Table 2 Compressed relation of Style, Fabric, and Size
Table 3 Compressed relation of Fabric, Color, and Dye
Table 4 Compressed relation of Color, Imprint, and Dye
Table 5 Compressed relation of Fabric, Dye, and Price

A table explicitly listing all possible variants would be obtained by an equi-join operation (⋊⋉) on the four tables (if they were expanded to relational form) using all matching column names (2).

$$ \text{Overall Variant Table} = \text{Table~2} \Join \text{Table~3} \Join \text{Table~4} \Join \text{Table~5} $$
(2)

We assume that the business operates with a stock of “basic” T-shirts. The description of the stocked items may not require all the characteristics. For example, the basic shirts will not need the characteristics Imprint, ImprintColor, Dye, and Price. This might be a business argument for having several variant tables. Nevertheless, the distinction between stocked variants and products made-to-order is fluid, as any produced variant could be placed in stock when an order is returned. The business may be easier to operate with a single table (the left-hand side of (2)) where this is possible. However, it must also be able to deal with the case of multiple variant tables (the right-hand side of (2)). The 113 tables in the Renault Megane model (Section 7) are an example of such a model.

2.3 Scalability - configuring T-shirts

Our web shop must scale with demand. This entails automation as far as possible. Quotes/orders must be verified as being complete and correct. Complete means that all characteristics of a T-Shirt are specified.Footnote 8 A check whether a complete given T-shirt configuration (specification) is consistent with (2) is easy, whether the product model in (2) is given by the joined left-hand side, or by the group of four tables involved in the join.

There are two approaches to restricting users to consistent choices during an interactive specification of their desired T-shirt.

In the first approach the user is guided in making choices in a way that ensures a complete and consistent result. For example, a catalog of stocked basic T-shirts is presented first. The choice of a basic T-shirt will already define many of the features (such as Style, Size, and Fabric). The user is then allowed to choose a color for the T-shirt. If the choice of a color depends on the already chosen base T-shirt, the application will only offer colors compatible with the chosen base shirt. If the choice of a color has other effects on other features, e.g., Price, then these effects are displayed in advance alongside the color. Finally, the user may choose the imprint from a catalog and is shown the resulting price for the personalized T-shirt.
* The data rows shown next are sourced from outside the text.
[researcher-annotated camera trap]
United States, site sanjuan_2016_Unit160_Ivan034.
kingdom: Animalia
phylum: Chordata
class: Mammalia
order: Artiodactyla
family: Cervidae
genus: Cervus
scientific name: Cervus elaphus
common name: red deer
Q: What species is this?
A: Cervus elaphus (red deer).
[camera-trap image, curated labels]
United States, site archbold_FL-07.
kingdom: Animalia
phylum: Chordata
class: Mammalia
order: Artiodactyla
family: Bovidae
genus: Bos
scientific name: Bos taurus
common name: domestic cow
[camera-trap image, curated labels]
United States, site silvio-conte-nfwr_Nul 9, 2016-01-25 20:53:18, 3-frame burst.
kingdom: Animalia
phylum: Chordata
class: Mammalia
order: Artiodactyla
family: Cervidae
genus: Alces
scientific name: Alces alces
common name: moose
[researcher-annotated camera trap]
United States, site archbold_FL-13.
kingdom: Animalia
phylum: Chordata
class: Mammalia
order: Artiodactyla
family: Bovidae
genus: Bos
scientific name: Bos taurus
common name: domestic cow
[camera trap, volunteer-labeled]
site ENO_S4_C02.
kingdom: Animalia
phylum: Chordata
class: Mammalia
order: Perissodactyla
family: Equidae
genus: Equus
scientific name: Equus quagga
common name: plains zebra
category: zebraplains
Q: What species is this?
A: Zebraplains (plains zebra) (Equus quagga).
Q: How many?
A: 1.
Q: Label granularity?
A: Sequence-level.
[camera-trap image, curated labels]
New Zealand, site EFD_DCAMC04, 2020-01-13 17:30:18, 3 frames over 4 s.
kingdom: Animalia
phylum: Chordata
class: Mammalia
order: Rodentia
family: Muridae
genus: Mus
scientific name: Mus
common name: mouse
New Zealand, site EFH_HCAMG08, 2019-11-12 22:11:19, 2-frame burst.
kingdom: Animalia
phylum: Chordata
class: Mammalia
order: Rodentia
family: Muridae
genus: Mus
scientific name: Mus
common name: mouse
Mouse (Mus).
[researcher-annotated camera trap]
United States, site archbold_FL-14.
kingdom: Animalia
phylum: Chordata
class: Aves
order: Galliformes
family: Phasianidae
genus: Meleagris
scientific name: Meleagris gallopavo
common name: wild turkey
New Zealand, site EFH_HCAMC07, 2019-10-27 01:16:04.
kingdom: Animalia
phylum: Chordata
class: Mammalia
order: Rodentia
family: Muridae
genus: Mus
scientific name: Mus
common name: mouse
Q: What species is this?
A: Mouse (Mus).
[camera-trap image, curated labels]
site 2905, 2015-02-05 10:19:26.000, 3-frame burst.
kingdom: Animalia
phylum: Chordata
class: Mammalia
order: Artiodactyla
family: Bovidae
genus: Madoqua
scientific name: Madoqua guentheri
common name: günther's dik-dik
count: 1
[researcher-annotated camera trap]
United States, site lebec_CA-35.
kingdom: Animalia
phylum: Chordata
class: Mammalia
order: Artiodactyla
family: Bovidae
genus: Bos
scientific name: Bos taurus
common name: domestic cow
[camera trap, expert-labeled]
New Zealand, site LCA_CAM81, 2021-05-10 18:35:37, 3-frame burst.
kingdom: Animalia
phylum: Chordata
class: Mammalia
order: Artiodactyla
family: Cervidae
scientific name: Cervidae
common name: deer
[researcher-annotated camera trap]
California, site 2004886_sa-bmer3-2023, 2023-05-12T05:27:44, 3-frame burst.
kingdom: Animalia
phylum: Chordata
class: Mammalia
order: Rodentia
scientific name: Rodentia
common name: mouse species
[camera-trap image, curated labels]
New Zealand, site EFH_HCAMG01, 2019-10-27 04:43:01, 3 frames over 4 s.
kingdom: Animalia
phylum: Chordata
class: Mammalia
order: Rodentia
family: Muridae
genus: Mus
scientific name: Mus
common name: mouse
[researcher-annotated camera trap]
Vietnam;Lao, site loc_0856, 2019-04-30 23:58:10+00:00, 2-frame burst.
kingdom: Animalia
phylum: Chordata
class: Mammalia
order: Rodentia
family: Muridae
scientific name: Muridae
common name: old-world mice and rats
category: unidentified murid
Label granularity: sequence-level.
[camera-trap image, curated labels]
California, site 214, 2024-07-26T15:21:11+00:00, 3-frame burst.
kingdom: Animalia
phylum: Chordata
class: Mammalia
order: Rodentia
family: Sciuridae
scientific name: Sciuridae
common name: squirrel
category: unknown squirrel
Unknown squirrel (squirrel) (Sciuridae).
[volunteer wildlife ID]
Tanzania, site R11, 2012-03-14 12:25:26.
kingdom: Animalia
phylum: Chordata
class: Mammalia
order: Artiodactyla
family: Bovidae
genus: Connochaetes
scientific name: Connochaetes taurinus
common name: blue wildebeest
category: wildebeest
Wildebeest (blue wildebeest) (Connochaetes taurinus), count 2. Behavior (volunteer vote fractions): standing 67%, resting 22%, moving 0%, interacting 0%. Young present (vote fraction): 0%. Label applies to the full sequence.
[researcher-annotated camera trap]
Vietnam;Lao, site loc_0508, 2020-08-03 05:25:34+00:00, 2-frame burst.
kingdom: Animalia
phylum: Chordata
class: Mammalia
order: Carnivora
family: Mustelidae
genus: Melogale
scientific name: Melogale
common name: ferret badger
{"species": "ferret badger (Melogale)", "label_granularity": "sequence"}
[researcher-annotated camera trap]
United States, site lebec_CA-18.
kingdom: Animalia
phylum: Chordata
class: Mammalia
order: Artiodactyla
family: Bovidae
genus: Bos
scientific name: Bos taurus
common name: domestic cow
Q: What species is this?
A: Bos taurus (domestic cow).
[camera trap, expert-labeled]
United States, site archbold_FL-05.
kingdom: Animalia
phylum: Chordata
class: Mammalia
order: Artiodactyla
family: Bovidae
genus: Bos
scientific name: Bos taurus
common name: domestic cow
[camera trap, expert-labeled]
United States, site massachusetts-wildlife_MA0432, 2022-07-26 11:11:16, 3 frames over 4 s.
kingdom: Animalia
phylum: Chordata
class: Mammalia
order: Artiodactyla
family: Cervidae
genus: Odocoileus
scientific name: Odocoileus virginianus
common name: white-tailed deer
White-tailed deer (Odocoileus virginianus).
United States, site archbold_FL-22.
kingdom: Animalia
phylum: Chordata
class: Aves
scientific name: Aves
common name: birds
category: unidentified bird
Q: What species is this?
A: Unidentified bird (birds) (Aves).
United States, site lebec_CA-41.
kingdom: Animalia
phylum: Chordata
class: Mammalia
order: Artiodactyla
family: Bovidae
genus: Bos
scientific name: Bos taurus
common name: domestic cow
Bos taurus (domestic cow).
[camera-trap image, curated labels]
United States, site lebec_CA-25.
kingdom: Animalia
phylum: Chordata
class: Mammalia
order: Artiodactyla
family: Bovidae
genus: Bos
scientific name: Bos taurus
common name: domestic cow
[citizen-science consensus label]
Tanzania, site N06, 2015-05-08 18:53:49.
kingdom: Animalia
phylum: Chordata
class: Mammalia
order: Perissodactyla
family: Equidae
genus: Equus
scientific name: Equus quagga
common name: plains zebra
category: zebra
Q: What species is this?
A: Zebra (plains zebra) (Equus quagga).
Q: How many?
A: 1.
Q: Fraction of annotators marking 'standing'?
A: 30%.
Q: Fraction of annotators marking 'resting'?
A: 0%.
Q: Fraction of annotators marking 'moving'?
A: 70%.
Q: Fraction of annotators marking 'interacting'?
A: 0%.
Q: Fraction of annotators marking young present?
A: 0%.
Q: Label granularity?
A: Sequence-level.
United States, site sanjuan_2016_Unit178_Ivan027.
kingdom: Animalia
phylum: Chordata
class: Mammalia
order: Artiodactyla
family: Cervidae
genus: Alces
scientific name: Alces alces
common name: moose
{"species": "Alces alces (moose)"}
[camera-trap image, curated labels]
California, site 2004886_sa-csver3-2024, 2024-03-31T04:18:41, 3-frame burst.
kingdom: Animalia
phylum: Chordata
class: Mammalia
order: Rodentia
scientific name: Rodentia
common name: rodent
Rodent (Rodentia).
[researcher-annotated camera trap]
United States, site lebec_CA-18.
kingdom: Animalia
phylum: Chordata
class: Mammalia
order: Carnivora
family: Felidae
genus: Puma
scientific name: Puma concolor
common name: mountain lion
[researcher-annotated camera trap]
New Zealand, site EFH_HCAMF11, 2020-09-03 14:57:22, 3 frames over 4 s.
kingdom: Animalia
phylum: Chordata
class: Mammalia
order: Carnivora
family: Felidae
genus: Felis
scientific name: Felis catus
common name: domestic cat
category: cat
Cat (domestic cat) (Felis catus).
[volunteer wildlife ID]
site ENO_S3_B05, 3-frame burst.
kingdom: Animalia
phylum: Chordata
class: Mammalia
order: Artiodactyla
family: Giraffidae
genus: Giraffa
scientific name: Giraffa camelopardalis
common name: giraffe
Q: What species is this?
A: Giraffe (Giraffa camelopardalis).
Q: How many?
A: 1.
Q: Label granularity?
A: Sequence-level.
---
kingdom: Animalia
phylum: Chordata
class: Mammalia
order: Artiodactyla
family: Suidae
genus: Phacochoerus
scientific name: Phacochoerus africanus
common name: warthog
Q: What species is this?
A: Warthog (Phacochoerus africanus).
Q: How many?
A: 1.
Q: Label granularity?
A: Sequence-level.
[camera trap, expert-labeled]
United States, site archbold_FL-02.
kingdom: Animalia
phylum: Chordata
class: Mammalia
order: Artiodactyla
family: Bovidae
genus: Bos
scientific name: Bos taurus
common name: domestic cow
In the alternate approach, the user is presented with the relevant characteristics listed above, perhaps filled with defaults matching their personal profile. For each characteristic the possible values are visible to the customer. The user can make choices or exclusions for any characteristic in any order. At any stage in this configuration process, the currently valid domains are always updated and displayed accordingly. In an advanced setting, the user could actually choose an inadmissible, grayed-out value. In this case, the user interface needs to be able to guide the user as to what choices need to be modified to enable this selection.Footnote 9

Programming is needed in the first approach to implement the guiding procedure. In the second scenario, techniques are needed to establish the admissible choices in each state. A central mechanism for this (see Section 3) is the filtering function associated with a variant table.

This second approach is a form of product configuration, which has been a research and development topic of its own for quite a while (Felfernig et al. 2014). For the T-shirt example given here, the VDD approach and propagation to establish arc consistency suffice as a simple configurator (see Section 3.4).

3 Filtering function of a variant table

If the user has chosen the color Red for their T-shirt in the example in Section 2.1, then there are only two rows in Table 1 left to be considered. All other choices must be compatible with these two variants. The admissible choices can be filtered accordingly: Size is restricted (filtered) to the set {M e d i u m,L a r g e}, and Imprint is restricted to the singleton set {S T W}.

3.1 Basic definition of a filtering function

The number of columns of the variant table, k, is referred to as its arity. Let v 1v k denote the column characteristics of a variant table. Let a finite domain D j be given for each v j . Then D = D 1×…×D k is the solution space, the set of all conceivable variants. Cartesian sets like D are here referred to as cuboids and denoted by boldface capital letters.

An arbitrary subset \(\mathfrak {X} \subseteq \mathbf {D}\) consists of a set of tuples (x 1x k ) that can be interpreted as the rows of a table. Thus the overall set of valid variants can always be seen as a table, although it may not be feasible or useful to explicitly represent it as such if it is very large. The term variant table will be taken to refer to subsets of the solution space that are intended to be explicitly formulated and maintained as a table. A variant table will be denoted by \(\mathbb {T}\). In general, sets \(\mathbb {X} \subseteq \mathbf {D}\) that are not Cartesian will be denoted by fraktur capital letters.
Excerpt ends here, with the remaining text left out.